I finally caught up with Roadrunner: A Film About Anthony Bourdain. It came out in America last summer and now you can hire it here on Amazon Prime. One review of Morgan Neville’s documentary said of the revered chef/writer/traveller: “He lived his life unabashedly”. Spot on. Essentially shy and lonely, Bourdain navigated heroin addiction, dispiriting decades as a jobbing chef, instant fame after the publication of his 2000 memoir Kitchen Confidential and the increasingly restless circling of the globe that came with his reinvention as an intrepid TV food explorer. It all ended with his suicide at the age of 61 in an Alsace hotel in 2018, from which the film draws harrowing conclusions.
I came late to his exhaustive series No Reservations and Parts Unknown, but during the claustrophobic lockdowns they became for me an obsessive beacon, putting into perspective my own wan travel and food excursions. They were always about far more than glossy travelogue and exotic cuisines. Take Season 4, Episode 8, where for once he went no further than Massachusetts. In it he relates the opiate shitstorm engulfing Middle America today to the substance abuse that first gripped him on Seventies Cape Cod.
As detailed in Kitchen Confidential, it all began for Bourdain – as a reluctant dishwasher – in Provincetown at the tip of the Cape. Before the decidedly heterosexual writer’s time there it had long been a refuge for every maverick under the Atlantic seaboard sun and contender for Gay Capital of America. That vibe has survived the desperate ravages of the AIDs era and the recent party-pooping of two pandemic years, which has shut or shrunk all of its extravagant celebrations. We just caught the tail-end of the last annual ‘Bear Week’ proper…

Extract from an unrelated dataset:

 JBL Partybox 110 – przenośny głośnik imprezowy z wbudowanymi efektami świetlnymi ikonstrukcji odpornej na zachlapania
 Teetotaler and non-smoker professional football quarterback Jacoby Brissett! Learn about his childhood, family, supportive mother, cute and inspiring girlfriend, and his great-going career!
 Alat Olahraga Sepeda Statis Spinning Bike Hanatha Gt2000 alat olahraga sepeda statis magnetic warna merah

After nine days of pink high jinks and endless bouts of cocktails and comedy the pool parties are winding down. Still there’s a raucous rendition of Mamma Mia from the super troupers in fishnets at the Crown and Anchor, while the Commercial Street main drag pulls in gays and straights alike with its trademark high season madness.

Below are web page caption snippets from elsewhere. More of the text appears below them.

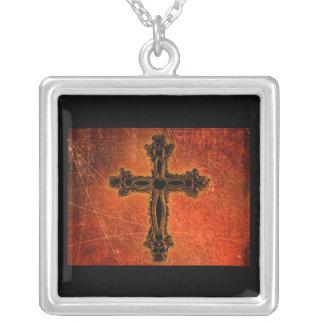 Sterlingsilber-Antiken-Kreuz auf schwarzer Halskette Mit Quadratischem Anhänger
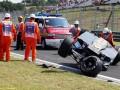 Гонщик Формулы-1 чудом остался жив после страшной аварии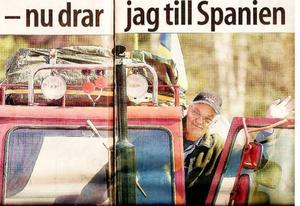 Tidningsklipp från 2005. Bertil på väg med traktor.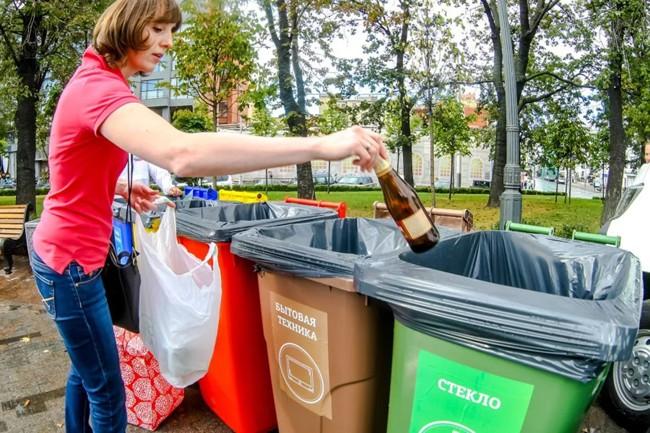 женщина кидает мусор в бак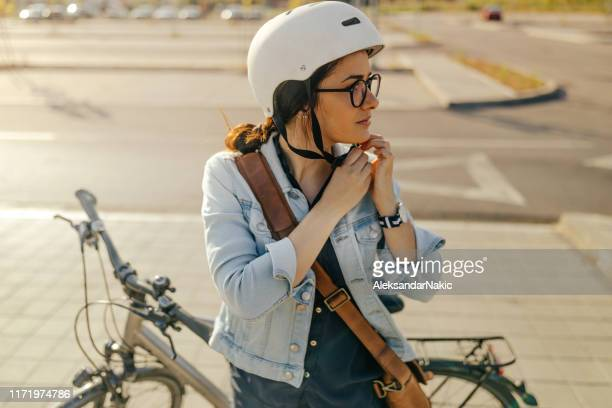 preparando-se para o passeio de bicicleta - ciclismo - fotografias e filmes do acervo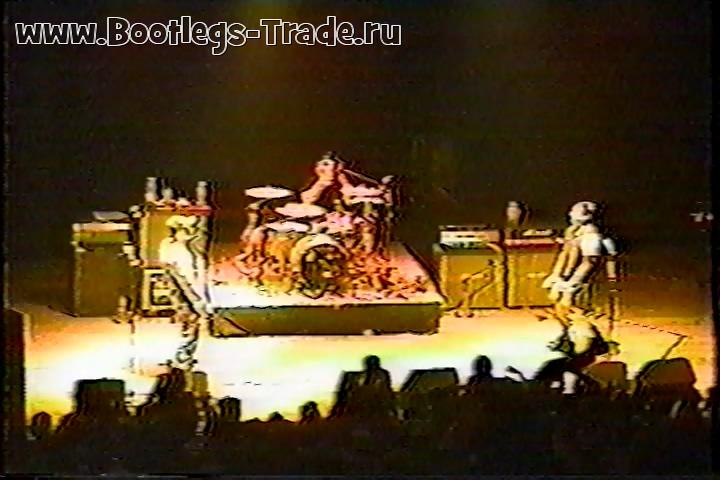 Blink-182 1998-02-23 Liberty Hall, Lawrence, KS, USA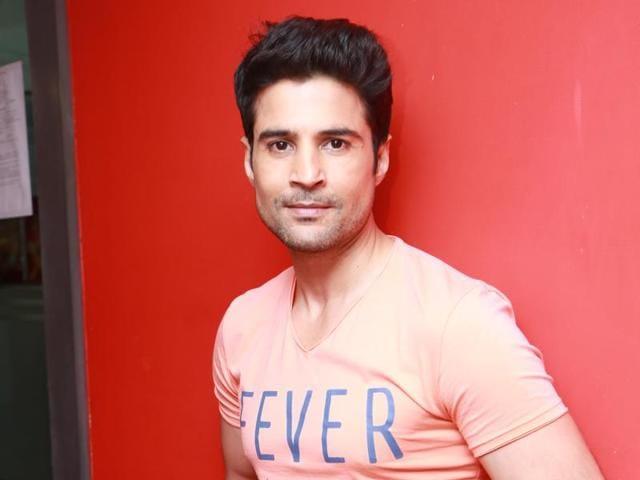 Rajeev Khandelwal,Kahiin To Hoga,Fever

Many of these visitors have driven up from Boston via the U6 W, 120 miles of creeping nose-to-tail, exaust-fest. We sensibly have taken the 90 minute fast ferry from Boston to Provincetown with IPAs on the poop deck and Minke whales across the starboard bow. $92 the round trip but definitely worth it.
What to expect on docking? If you’re not one of that gay crowd here to celebrate the hirsuteness of being a ‘Bear’? Certainly you’ll find a whole, different world from Boston’s combination of gleaming high rises and the brownstone historic haunts of leafy Beacon Hill.
First encounter is with a colourful replica galleon at MacMillan Pier. Then look across at the neighbouring Cabral’s Pier, where an old fish-packing displays an outdoor art installation of five large portraits of local Portuguese-American women. The Portuguese influence dates back to the mid-19th century when increasing numbers of fishermen from that seafaring nation settled where the shoals were, their families following.
But the first significant ‘invasion’ came in November 1620 as the Pilgrim Fathers on the Mayflower made their first landfall in the New World, prior to docking more famously at Plymouth down the coast. An understated park plaque marks the exact spot, but on High Pole Hill above Provincetown there’s a much larger tribute, the 252ft high Pilgrim Monument, hewn from solid granite. You can’t miss it.
What would those hard-praying Puritan have made of the fishing town’s most recent claim to fame? It was back in the Sixties that Provincetown first saw the influx of a substantial (and increasingly affluent) gay community that colours its vibe to this day. The summer population is over 60,000 taking advantage of its abundant, clap-boarded boutique lodgings; in winter it shrinks to just 3,000 and reverts to feeling like the end of the Earth.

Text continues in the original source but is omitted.